------ Material supplied ------

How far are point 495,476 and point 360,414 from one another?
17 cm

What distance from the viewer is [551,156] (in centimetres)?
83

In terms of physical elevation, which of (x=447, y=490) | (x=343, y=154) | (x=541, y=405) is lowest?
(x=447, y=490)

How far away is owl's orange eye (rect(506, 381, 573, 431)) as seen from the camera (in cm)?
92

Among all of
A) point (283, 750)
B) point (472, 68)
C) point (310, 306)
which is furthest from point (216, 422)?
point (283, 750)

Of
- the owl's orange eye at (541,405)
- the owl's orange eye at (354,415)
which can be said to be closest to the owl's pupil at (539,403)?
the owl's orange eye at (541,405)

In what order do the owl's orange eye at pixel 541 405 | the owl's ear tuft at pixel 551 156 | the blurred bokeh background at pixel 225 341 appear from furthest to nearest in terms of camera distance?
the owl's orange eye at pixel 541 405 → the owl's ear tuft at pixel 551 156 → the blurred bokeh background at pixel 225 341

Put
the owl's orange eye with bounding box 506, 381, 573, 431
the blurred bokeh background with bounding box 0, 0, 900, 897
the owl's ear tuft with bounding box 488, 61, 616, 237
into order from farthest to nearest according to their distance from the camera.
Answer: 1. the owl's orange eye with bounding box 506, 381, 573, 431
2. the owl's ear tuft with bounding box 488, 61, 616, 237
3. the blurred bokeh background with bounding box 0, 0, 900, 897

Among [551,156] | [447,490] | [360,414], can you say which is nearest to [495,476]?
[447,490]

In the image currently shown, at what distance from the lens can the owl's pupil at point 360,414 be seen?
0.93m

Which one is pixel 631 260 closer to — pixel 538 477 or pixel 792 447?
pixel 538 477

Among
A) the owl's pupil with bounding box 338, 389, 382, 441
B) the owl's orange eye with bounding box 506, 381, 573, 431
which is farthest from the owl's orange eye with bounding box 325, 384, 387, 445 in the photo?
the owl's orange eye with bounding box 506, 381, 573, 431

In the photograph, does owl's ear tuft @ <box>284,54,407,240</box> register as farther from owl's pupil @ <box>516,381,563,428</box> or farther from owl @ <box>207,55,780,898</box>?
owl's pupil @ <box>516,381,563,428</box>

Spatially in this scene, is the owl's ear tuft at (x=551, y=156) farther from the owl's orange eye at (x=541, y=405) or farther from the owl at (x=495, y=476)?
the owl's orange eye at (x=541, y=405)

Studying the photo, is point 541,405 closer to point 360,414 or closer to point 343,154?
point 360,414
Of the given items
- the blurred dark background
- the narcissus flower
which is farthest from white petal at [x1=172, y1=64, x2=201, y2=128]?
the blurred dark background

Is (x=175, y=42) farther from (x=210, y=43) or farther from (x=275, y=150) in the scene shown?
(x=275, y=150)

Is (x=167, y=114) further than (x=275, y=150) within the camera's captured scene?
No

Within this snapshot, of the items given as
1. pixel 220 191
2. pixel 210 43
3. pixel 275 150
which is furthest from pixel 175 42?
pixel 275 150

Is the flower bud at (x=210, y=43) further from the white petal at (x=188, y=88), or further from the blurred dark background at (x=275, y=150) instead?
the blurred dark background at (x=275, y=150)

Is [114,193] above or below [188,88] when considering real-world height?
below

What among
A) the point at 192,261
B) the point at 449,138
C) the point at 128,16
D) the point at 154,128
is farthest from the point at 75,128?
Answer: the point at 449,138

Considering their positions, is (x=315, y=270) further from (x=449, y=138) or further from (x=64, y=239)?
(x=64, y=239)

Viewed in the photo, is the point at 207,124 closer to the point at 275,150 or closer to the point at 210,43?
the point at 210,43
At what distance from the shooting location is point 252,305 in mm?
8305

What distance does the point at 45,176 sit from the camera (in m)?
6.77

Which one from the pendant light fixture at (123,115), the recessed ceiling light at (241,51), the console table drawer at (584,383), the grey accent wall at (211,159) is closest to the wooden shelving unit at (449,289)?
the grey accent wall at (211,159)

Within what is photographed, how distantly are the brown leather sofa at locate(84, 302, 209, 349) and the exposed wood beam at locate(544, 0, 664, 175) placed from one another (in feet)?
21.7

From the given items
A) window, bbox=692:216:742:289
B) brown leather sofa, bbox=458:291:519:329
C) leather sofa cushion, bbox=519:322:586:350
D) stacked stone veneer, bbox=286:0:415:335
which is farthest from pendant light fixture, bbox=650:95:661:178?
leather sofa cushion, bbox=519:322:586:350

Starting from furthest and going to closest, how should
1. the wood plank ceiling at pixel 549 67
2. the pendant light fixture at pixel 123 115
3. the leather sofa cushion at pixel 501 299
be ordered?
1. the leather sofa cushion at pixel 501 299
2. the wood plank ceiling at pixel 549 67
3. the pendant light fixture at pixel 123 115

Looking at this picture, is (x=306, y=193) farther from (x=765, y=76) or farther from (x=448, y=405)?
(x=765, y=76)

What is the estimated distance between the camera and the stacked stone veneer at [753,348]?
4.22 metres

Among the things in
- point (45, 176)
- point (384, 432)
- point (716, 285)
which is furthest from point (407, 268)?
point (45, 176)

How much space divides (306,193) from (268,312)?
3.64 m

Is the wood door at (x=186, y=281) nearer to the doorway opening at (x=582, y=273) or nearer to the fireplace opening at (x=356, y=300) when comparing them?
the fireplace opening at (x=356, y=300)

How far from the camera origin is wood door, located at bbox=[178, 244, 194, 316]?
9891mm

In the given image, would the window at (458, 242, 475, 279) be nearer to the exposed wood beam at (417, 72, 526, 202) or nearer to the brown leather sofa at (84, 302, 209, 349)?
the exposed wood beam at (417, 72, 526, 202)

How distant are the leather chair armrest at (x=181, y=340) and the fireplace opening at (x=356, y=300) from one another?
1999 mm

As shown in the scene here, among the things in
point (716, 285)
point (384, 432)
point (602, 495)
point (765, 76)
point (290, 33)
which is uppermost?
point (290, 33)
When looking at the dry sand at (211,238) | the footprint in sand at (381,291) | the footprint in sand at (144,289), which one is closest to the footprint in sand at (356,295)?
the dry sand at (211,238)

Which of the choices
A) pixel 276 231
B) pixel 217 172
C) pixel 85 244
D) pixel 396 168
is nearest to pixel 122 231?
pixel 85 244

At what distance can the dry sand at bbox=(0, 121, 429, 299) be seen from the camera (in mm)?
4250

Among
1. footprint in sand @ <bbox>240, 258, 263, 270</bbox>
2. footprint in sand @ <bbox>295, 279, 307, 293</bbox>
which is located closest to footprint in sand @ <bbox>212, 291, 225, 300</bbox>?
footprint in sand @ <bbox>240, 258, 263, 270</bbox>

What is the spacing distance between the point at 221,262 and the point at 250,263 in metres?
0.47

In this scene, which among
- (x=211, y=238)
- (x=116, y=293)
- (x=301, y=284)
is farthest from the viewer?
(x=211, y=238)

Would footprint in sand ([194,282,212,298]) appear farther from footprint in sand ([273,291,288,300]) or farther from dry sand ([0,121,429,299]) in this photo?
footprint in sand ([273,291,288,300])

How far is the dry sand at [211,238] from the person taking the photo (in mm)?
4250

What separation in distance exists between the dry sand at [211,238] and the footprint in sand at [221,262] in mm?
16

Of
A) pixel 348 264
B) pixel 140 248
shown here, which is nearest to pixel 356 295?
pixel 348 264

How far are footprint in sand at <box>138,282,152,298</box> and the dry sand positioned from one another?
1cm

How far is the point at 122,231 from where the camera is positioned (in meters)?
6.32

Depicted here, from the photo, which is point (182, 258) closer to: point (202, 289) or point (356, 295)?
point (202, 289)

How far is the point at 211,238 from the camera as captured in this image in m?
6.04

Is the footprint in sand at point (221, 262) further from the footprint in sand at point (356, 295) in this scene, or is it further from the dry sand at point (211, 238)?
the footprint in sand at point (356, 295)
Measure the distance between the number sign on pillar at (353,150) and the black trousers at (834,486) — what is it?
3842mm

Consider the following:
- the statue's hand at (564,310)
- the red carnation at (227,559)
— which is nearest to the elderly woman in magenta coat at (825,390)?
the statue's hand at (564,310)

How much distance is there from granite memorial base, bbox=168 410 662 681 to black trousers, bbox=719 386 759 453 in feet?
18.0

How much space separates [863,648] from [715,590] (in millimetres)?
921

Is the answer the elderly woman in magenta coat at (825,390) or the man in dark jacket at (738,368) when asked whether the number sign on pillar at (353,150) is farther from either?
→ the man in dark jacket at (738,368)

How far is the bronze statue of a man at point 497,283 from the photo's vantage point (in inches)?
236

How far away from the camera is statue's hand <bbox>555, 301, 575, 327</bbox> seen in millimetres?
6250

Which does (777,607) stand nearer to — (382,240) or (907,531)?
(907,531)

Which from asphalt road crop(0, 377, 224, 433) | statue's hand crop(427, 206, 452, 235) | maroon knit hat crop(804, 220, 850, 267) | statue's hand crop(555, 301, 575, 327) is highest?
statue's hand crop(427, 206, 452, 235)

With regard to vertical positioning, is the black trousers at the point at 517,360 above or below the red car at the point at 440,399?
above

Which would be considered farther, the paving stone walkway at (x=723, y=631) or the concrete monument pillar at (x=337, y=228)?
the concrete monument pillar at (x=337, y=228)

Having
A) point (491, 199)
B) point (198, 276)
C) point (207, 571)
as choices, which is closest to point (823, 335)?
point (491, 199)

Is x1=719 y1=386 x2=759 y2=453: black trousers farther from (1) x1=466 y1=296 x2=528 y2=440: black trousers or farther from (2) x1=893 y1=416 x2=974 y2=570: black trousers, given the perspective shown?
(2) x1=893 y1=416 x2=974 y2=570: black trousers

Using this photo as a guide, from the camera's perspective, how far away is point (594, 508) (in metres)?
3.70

------

Task prompt: Please copy the rows between the line holding "Which would be" and the end of the rows, inclusive, without changing a word.

Right answer:
Which would be considered farther, the paving stone walkway at (x=723, y=631) or the concrete monument pillar at (x=337, y=228)?
the concrete monument pillar at (x=337, y=228)

Having
A) point (491, 199)
B) point (198, 276)
C) point (207, 571)
as choices, which is closest to point (823, 335)?
point (491, 199)

Is x1=719 y1=386 x2=759 y2=453: black trousers farther from (1) x1=466 y1=296 x2=528 y2=440: black trousers or farther from (2) x1=893 y1=416 x2=974 y2=570: black trousers, given the perspective shown?
(2) x1=893 y1=416 x2=974 y2=570: black trousers

Using this photo as a guide, from the camera's perspective, how far away is point (594, 508) (in metres)?
3.70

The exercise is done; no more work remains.